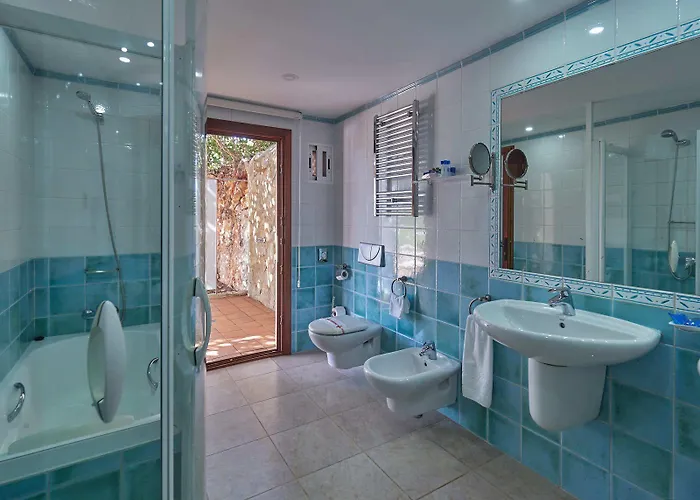 Petit Cala Fornells Hotel Peguera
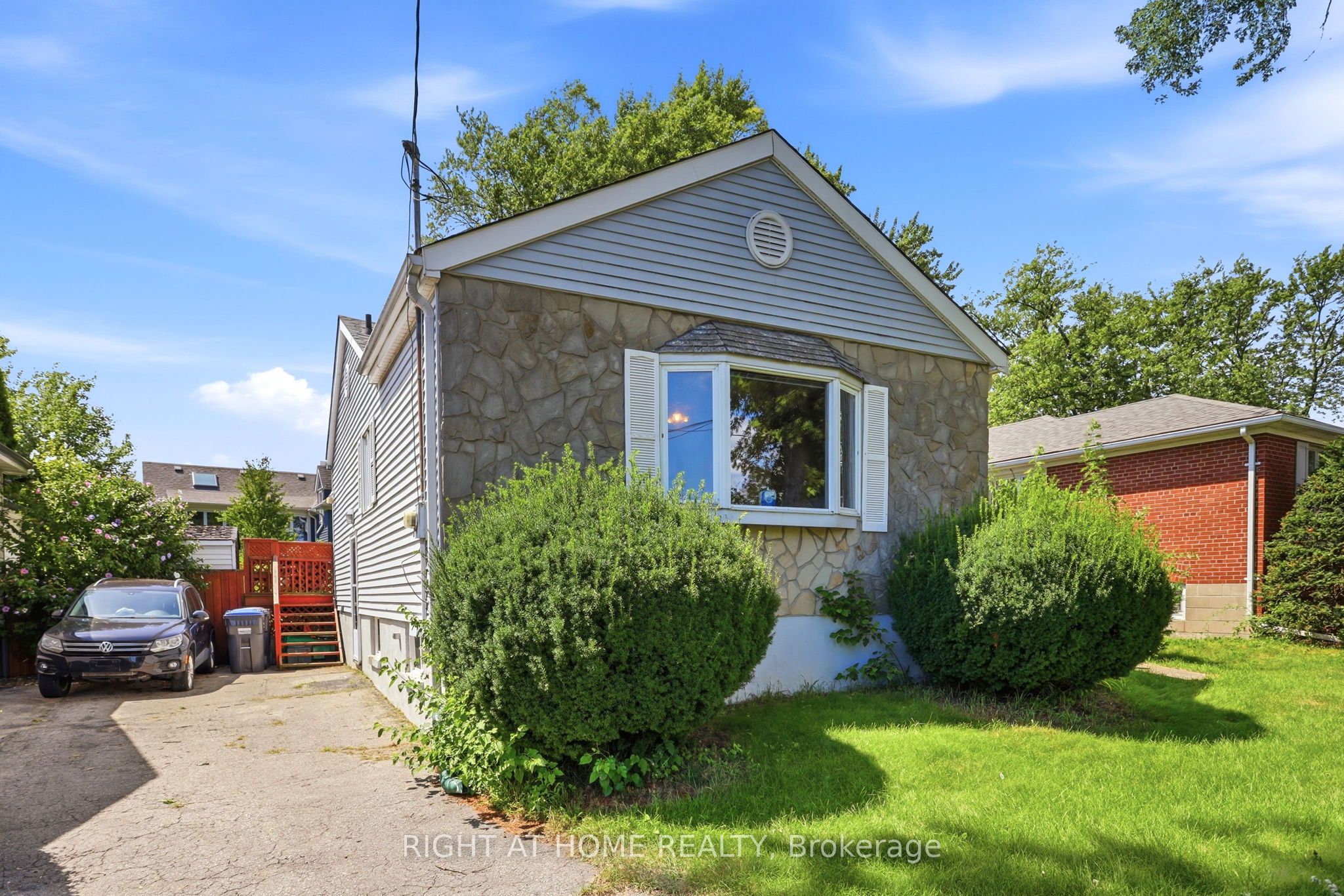 1290 Strathy Avenue, Mississauga, ON L5E 2K8 photo 2
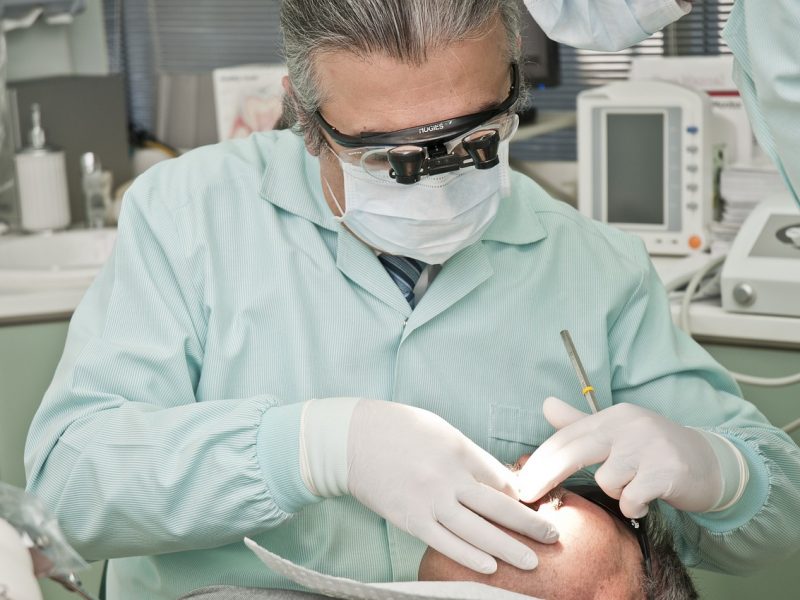 Průzkum: Zanedbaná péče o zuby může stát desetitisíce, zásadní je technika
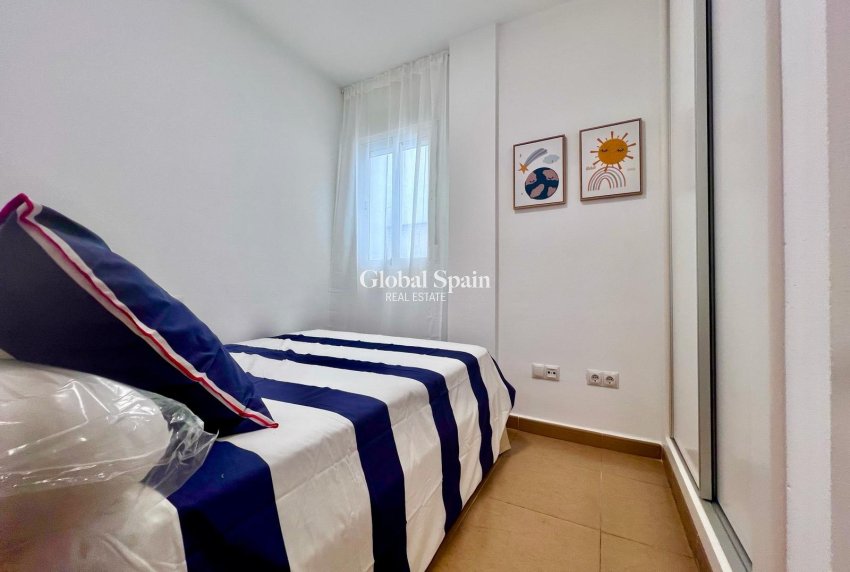 Revente - APPARTEMENT -
TORREVIEJA - Acequion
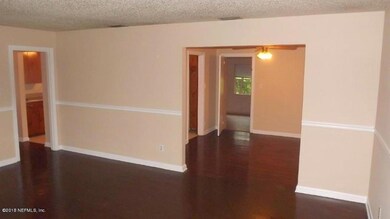 5041 Nola Ct, Jacksonville, FL 32210 - photo 4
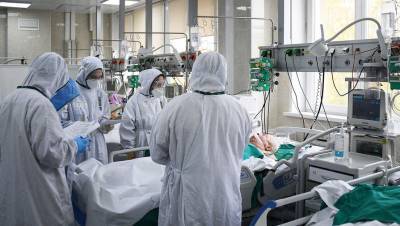 В Словакии третий день подряд коронавирусом заражается рекордное число человек - gazeta.ru - Украина - Чехия - Словакия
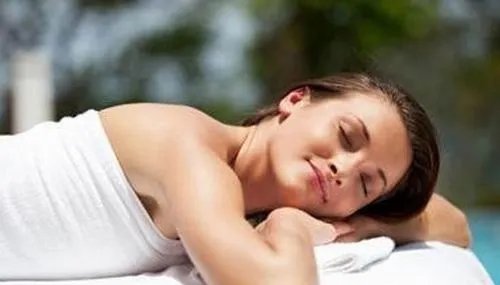 哺乳期间如何防治涨奶与堵奶?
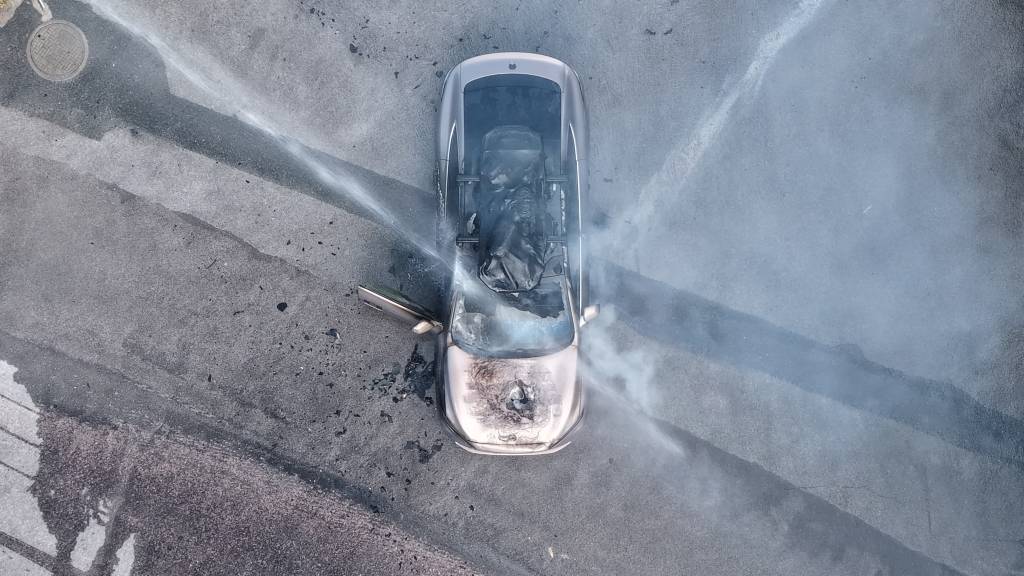 皇冠会员如何申请
_一辆蔚来牌轿车在大理一景区外起火皇冠会员如何申请
,一家四口撤离及时无伤亡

==================================================

(Task requirements) Each entry must be set down word for word; no image may be carried over.

(Task response)
 Petit Cala Fornells Hotel Peguera
 1290 Strathy Avenue, Mississauga, ON L5E 2K8 photo 2
 Průzkum: Zanedbaná péče o zuby může stát desetitisíce, zásadní je technika
 Revente - APPARTEMENT -
TORREVIEJA - Acequion
 5041 Nola Ct, Jacksonville, FL 32210 - photo 4
 В Словакии третий день подряд коронавирусом заражается рекордное число человек - gazeta.ru - Украина - Чехия - Словакия
 哺乳期间如何防治涨奶与堵奶?
 皇冠会员如何申请
_一辆蔚来牌轿车在大理一景区外起火皇冠会员如何申请
,一家四口撤离及时无伤亡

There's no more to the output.